Non content de défier Pékin et sa centralisation du pouvoir, les manifestants aux parapluies déjouent également censure et répression technologique en organisant leur résistance et leurs revendications sur un réseau de communication atypique très difficile à bloquer: il n'utilise ni les tours de transmission cellulaire, ni le réseau internet sans fil (wi-fi). Un réseau organique, en somme, aussi incontrôlable et imprévisible que la suite des choses dans le quartier financier du «port aux parfums».

Cette autre révolution porte d'ailleurs un nom: FireChat, application qui, entre dimanche et lundi, a été téléchargée en chœur par plus de 100 000 personnes dans ce coin troublé du globe, rapporte le Wall Street Journal. Et ceci n'est pas un hasard. Elle permet en effet la création d'un réseau de communication maillé (mesh network, comme disent les Anglos) en utilisant l'ensemble des téléphones présents dans un environnement donné. Les appareils forment ce réseau autonome très local à condition d'être dans un rayon de 70 mètres l'un de l'autre. Le tout se joue sur le protocole Bluetooth.

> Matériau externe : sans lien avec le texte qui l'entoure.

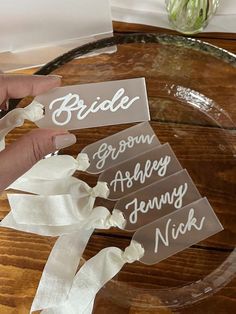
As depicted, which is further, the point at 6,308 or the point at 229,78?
the point at 229,78

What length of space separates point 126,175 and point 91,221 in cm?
8

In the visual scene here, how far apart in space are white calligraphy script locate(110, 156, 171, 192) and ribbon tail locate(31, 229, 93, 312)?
3.1 inches

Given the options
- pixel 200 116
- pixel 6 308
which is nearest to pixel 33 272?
pixel 6 308

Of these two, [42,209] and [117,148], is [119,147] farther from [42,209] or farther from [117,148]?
[42,209]

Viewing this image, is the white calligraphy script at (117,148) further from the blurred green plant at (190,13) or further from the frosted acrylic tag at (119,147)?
the blurred green plant at (190,13)

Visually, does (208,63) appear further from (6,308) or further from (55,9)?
(6,308)

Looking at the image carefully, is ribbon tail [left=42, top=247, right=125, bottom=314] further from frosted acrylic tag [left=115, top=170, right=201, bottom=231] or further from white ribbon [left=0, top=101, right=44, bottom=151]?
white ribbon [left=0, top=101, right=44, bottom=151]

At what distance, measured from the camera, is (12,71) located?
0.71 metres

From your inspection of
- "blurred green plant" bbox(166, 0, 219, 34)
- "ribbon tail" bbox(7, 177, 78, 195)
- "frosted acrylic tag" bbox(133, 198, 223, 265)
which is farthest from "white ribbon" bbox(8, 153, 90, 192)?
"blurred green plant" bbox(166, 0, 219, 34)

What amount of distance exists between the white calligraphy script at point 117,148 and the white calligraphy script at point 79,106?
1.7 inches

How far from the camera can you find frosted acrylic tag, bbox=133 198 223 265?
0.56m

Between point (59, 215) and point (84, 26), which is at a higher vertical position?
point (84, 26)

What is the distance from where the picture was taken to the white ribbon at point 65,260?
1.67ft

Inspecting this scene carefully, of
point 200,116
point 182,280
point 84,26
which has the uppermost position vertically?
point 84,26
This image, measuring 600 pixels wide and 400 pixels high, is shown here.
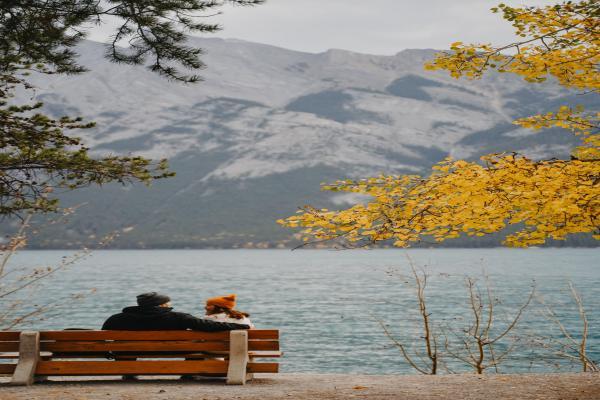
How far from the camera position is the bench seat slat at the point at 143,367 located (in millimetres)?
10578

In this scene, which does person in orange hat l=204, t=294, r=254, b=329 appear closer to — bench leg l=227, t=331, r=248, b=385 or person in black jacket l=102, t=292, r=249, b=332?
person in black jacket l=102, t=292, r=249, b=332

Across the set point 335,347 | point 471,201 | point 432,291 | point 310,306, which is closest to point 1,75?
point 471,201

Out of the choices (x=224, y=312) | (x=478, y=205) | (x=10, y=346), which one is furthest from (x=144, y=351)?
(x=478, y=205)

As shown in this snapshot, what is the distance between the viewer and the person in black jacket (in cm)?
1059

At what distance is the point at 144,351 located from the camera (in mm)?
10602

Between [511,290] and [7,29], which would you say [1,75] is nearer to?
[7,29]

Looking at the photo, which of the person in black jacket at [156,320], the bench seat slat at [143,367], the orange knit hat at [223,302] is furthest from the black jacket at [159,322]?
the bench seat slat at [143,367]

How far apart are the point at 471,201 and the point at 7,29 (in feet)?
23.1

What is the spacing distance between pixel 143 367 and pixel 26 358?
67.0 inches

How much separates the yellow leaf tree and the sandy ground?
6.65ft

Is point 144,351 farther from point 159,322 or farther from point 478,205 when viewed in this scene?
point 478,205

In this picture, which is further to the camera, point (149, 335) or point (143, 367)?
point (143, 367)

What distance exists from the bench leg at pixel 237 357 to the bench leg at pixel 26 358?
2825 millimetres

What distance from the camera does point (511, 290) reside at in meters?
93.6
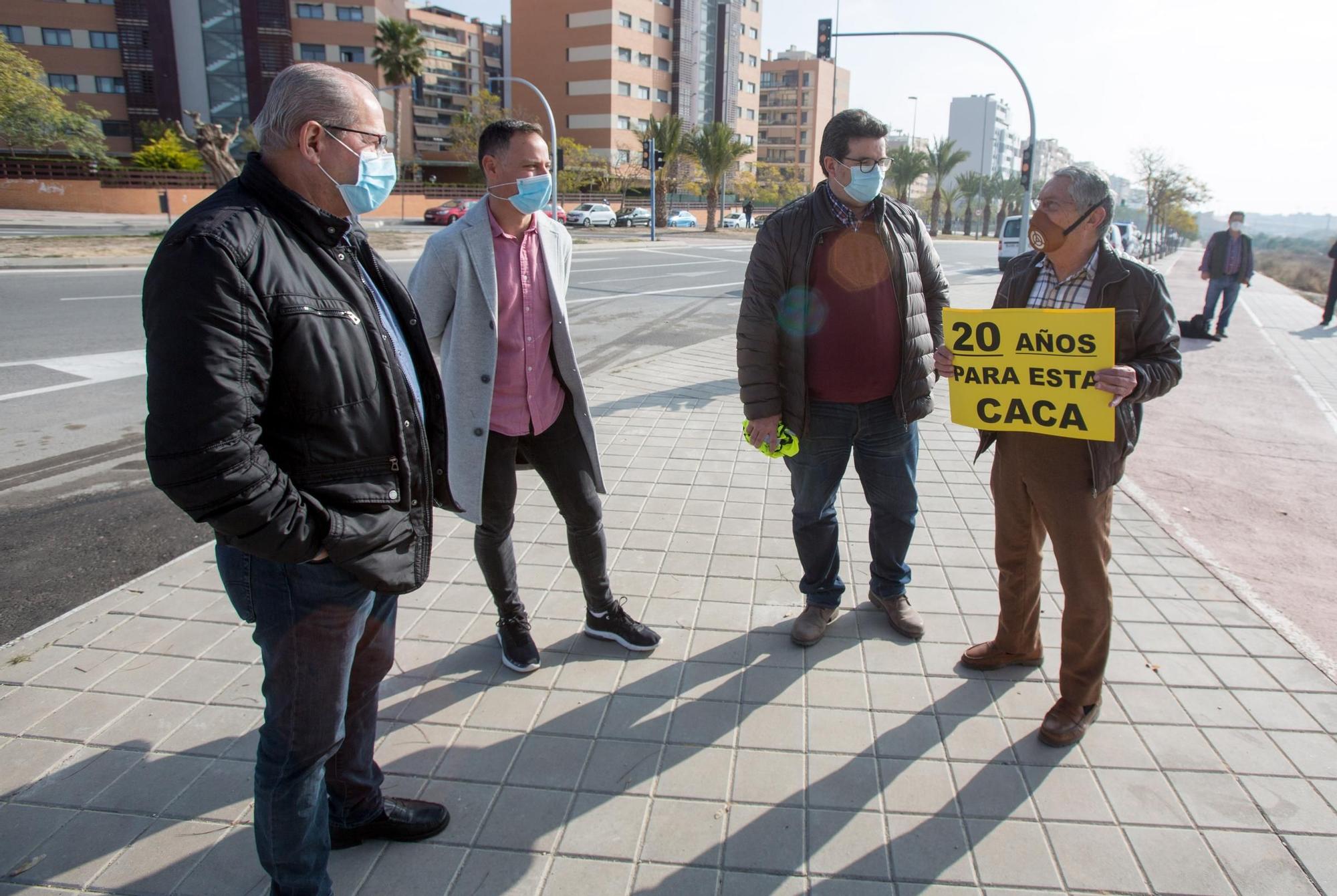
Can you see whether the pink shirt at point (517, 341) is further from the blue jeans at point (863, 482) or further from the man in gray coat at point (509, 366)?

Lancée en mars dernier par la compagnie américaine Open Garden Inc., FireChat a depuis été adoptée par des milliers de geeks à travers le monde, mais également par des résistants à Taïwan et en Irak où l'application permet plus facilement à la parole dématérialisée de se faire et de se répandre, y compris lorsqu'un groupe, un gouvernement, une idéologie cherchent à porter atteinte à sa libre circulation. C'est ce qu'on appelle tisser, un téléphone à la fois, les nouveaux contours de la revendication sociale et politique, particulièrement en temps de crise.
 
Alors que les figures de proue du mouvement des parapluies appellent désormais la rue à adopter massivement FireChat, sur son compte Twitter (un réseau qui a fait les beaux jours d'une autre révolution, celle d'un printemps arabe), l'homme derrière l'application, un certain Micha Benoliel, se réjouit aujourd'hui de l'envolée soudaine de sa création à Hong Kong, et souhaite même apporter de l'eau au moulin des contestataires.

Comment? Avec l'ajout, annonce-t-il, d'un mode d'encryptage pour sa messagerie instantanée que les autorités chinoises devraient commencer autant à craindre que les parapluies, formant ce réseau protecteur contre le poivre cayenne, dans les rues d'une cité insoumise qui tient sans doute en ce moment dans sa main un outil pour le rester encore longtemps.